> _PAGE EXCERPT_:
━━━━━━━━━━

# Pcola pier 12/28



## terpdoc (Jan 8, 2012)

There all day until 3:30pm. Not a single bonito caught. They swung through about 2-230pm just out of reach. Twice they taunted us with the birds in a frenzy but the S/SE wind dealt us a bum hand today.
This morning two nice blues caught- one given to me (thanks John). Sharks all day. One guy at the draw was killing the pompano, his count was 6. I was about to get skunked were it not for the self-sacrifice of this nice slotty (26" caught on live shrimp). My dad hooked up shortly after and it broke off. With the way it was wagging it seemed to be another drum, which kind I will never know. Well played fish.


----------



## Kevin B (Dec 3, 2012)

Nice fish, congrats.

Kevin


----------



## Randall2point0 (Feb 11, 2011)

Wirelessly posted

Super sweet, any size to these sharks? I'm thinking of heading to Navarre tomorrow to see what's up?


----------



## Austin (Sep 30, 2007)

Dang dude. You are tearing the fish up this week!


----------



## terpdoc (Jan 8, 2012)

@randall, sharks running small. largest one was 3 ft sharpnose. @Austin, we are really just staying out there all day to get my dad on bonito. Since they haven't been around I just look for other fish so i have been getting lucky


----------



## Randall2point0 (Feb 11, 2011)

Wirelessly posted

So I set my aram early and was either taking the boat out in Blackwater or heading to Navarre pier. But these 18mph freezing wind forced me back to the bed, don't feel like battling that wind.


----------



## Youngp (Jan 29, 2012)

How is fishing in general at the pier now? My family will be in PCB next week. I called the tackle shop at their County Pier and the person told me there was no fish caught at all. He said some days he didn't see any fish at all for a whole day. I really disappointed and think about driving down to Pensacola Beach Pier if it's better. I'm from Atlanta and I don't want to come back empty hands. any suggestions?


----------



## terpdoc (Jan 8, 2012)

Youngp said:


> How is fishing in general at the pier now? My family will be in PCB next week. I called the tackle shop at their County Pier and the person told me there was no fish caught at all. He said some days he didn't see any fish at all for a whole day. I really disappointed and think about driving down to Pensacola Beach Pier if it's better. I'm from Atlanta and I don't want to come back empty hands. any suggestions?


My dad and I have been at the pier for 4 days straight. I would say the fishing is definitely slow but we can't complain. We have caught some nice fish on this trip but the bonito have been asleep. A couple from Georgia caught two nice black drum yesterday by the way. They have those in the cooler heading back to GA. 
I would suggest just being ready for whatever is out there. Live shrimp is always good if you can find it.


----------



## DAWGONIT (Jan 16, 2009)

nothing wrong w/ a slot redfish 
thanks for sharing.
catch 'em up.


----------

━━━━━━━━━━

> _CHALLENGE A_:
Please pull out every row below that contains the word "blue".

> _RECORDED DATA_:
━━━━━━━━━━

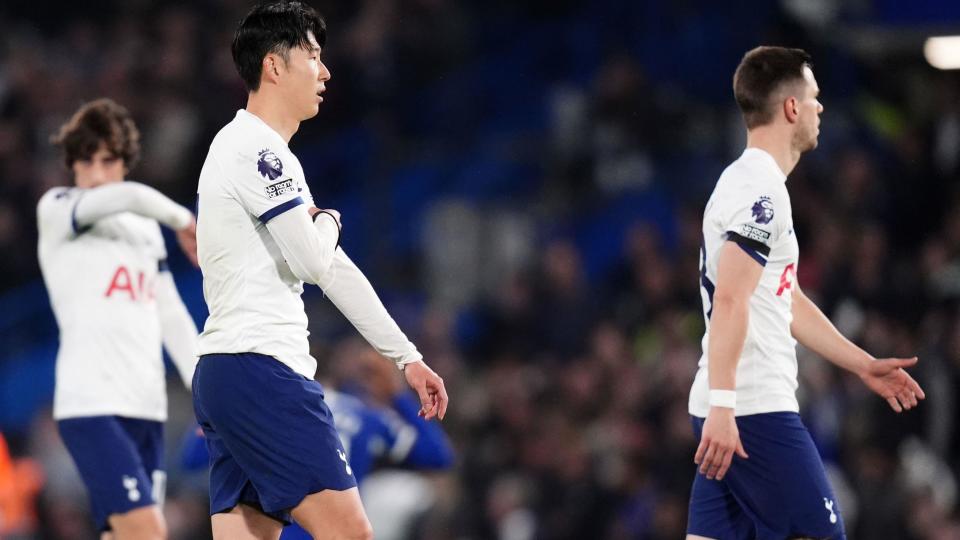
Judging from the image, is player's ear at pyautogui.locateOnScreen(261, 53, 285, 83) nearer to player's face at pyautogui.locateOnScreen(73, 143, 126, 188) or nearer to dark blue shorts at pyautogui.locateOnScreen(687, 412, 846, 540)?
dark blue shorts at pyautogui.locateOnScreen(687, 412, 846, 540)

━━━━━━━━━━

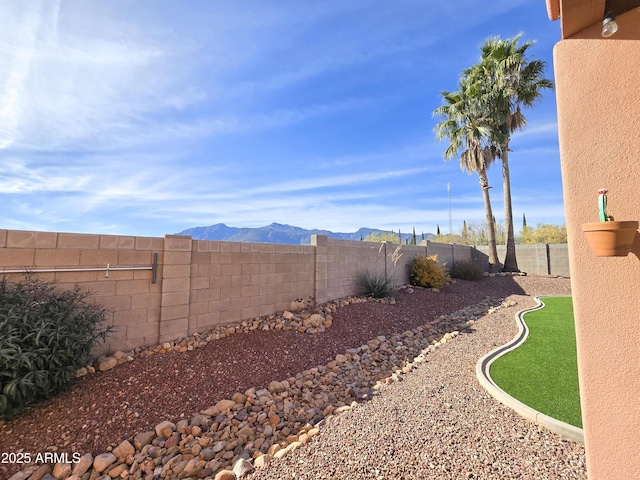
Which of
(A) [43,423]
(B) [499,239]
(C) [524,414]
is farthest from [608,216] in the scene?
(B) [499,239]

━━━━━━━━━━

> _CHALLENGE B_:
Rewrite the stretch of the fishing thread from "This morning two" through "Nice fish, congrats.", swapping "pompano" for "whiting".

> _WORKED SOLUTION A_:
Judging from the image, is player's ear at pyautogui.locateOnScreen(261, 53, 285, 83) nearer to player's face at pyautogui.locateOnScreen(73, 143, 126, 188) or nearer to dark blue shorts at pyautogui.locateOnScreen(687, 412, 846, 540)?
dark blue shorts at pyautogui.locateOnScreen(687, 412, 846, 540)

> _WORKED SOLUTION B_:
This morning two nice blues caught- one given to me (thanks John). Sharks all day. One guy at the draw was killing the whiting, his count was 6. I was about to get skunked were it not for the self-sacrifice of this nice slotty (26" caught on live shrimp). My dad hooked up shortly after and it broke off. With the way it was wagging it seemed to be another drum, which kind I will never know. Well played fish.


----------



## Kevin B (Dec 3, 2012)

Nice fish, congrats.